(Editor’s note: The following comes from an article by Spencer Turer that appeared in the January/February 2021 issue of Roast Magazine. Click here to read the full article.)
Ask a few specialty coffee professionals about the definition of specialty coffee and you will get more opinions than people surveyed. The coffee industry continues to expand in scope and complexity, and the common term used to unify a specific segment of the industry is both more nuanced and broader than it was when the term first came into popular usage.
“Specialty” is defined in the dictionary as a distinctive mark or quality. In the context of coffee, it can reference the flavor quality of a coffee and an absence of defects, but it also carries connotations around specific aspects of the supply chain, process controls and merchandising.
The term’s usage as it relates to coffee service in a retail setting did not begin to present itself for another two decades after industry luminary Erna Knutsen first coined the term in an article published in Tea & Coffee Trade Journal in 1974, referring to the high-quality coffee that was beginning to be noticed at the cupping table at the time.
As the industry evolved, so did the commonly understood meaning of specialty coffee. From a technical perspective, specialty coffee has come to denote a specific grade of coffee that meets certain criteria as outlined in the Specialty Coffee Association (SCA) green coffee standards. In the retail or roasting context, the term has taken on another meaning. These criteria are open to interpretation and lacking a widely accepted definition, and thus can be unclear to consumers and industry professionals alike. We must also consider where there is overlap or commonalities between commercial (large-scale/mass market) and specialty (artisan/craft) operations, which can blur the lines.
While there may be expectations or even pre-determined parameters within our industry, the concept of specialty has continued to evolve. Other similar terms in the realm of food and beverage include gourmet, premium, boutique, artisanal, craft and luxury. Often the term “micro” is added to this expanding list, commonly used to denote a small, high-quality lot of coffee or a roasting business of a certain size.
We will explore these points of discussion in greater detail in part two of this article in the next issue of Roast.
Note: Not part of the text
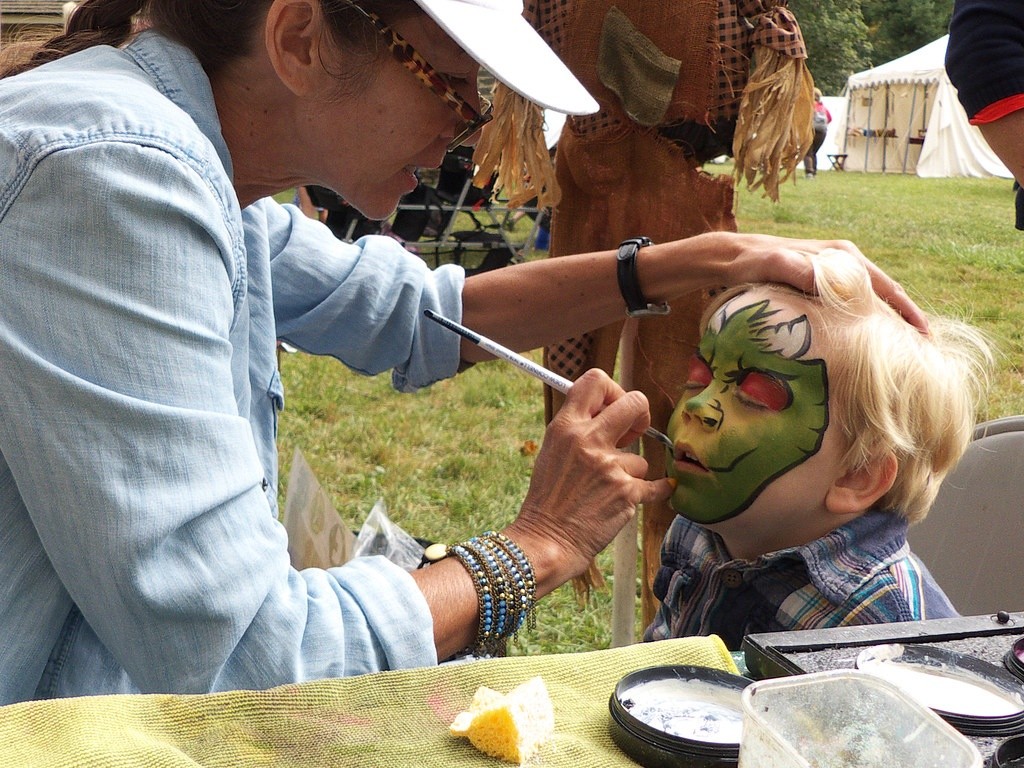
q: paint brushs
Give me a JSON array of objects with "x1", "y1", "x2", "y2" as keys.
[{"x1": 423, "y1": 308, "x2": 674, "y2": 450}]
For the purposes of this article, we will focus on the green coffee quality aspect of specialty coffee and take a look at the history of how specialty coffee has been evaluated and identified by various countries and organizations.
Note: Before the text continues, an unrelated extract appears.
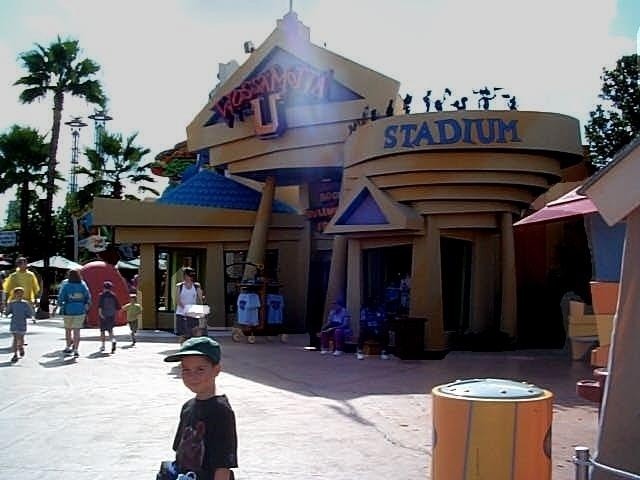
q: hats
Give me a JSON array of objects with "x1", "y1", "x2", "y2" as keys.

Green coffee quality has a dynamic and complicated history. Prior to the late 1990s, each producing country set its own standards and created its own terminology. By the early 2000s, the Specialty Coffee Association of America (SCAA)—which was largely made up of U.S.-based craft coffee roasters at the time—had developed technical standards for the measurement and identification of specialty quality coffee.
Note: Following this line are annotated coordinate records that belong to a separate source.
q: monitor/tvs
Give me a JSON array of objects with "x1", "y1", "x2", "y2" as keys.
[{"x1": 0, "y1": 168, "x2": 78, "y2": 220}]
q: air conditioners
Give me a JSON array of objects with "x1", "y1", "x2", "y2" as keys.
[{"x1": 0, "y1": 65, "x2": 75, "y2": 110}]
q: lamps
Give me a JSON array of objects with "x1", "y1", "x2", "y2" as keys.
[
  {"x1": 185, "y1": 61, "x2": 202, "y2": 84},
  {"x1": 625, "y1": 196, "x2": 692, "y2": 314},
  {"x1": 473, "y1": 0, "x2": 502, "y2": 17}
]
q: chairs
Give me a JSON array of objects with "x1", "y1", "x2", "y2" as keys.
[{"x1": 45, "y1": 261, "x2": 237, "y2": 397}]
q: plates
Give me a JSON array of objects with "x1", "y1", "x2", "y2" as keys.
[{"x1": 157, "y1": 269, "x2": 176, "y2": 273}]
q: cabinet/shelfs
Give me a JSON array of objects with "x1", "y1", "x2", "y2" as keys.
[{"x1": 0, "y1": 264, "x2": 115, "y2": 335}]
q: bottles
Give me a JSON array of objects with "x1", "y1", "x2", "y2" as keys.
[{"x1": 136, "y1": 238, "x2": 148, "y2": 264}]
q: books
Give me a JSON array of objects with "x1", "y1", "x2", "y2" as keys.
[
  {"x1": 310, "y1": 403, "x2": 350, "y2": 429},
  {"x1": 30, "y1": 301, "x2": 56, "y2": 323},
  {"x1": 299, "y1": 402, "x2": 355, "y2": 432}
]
While still related to the physical attributes (grade) and sensory profile (cup) for the purchase and sale of green coffee, this was an important cultural shift in the concept of specialty coffee as a common language within the industry. Specialty was realigning itself from being defined by producing countries to consuming countries via a trade association and not a trading company.
The SCAA — now the SCA—and the Coffee Quality Institute (CQI) addressed a growing need for standards and protocols in an expanding coffee industry. By establishing a common set of terms and definitions, cuppers at both the producing and consuming side of the industry were able to refer to prescribed methods of evaluating green coffee for the purpose of identifying its quality rating. Specialized educational classes and a multi-level professional certification program were conceptualized and established during this time, addressing training for coffee evaluation and quality identification.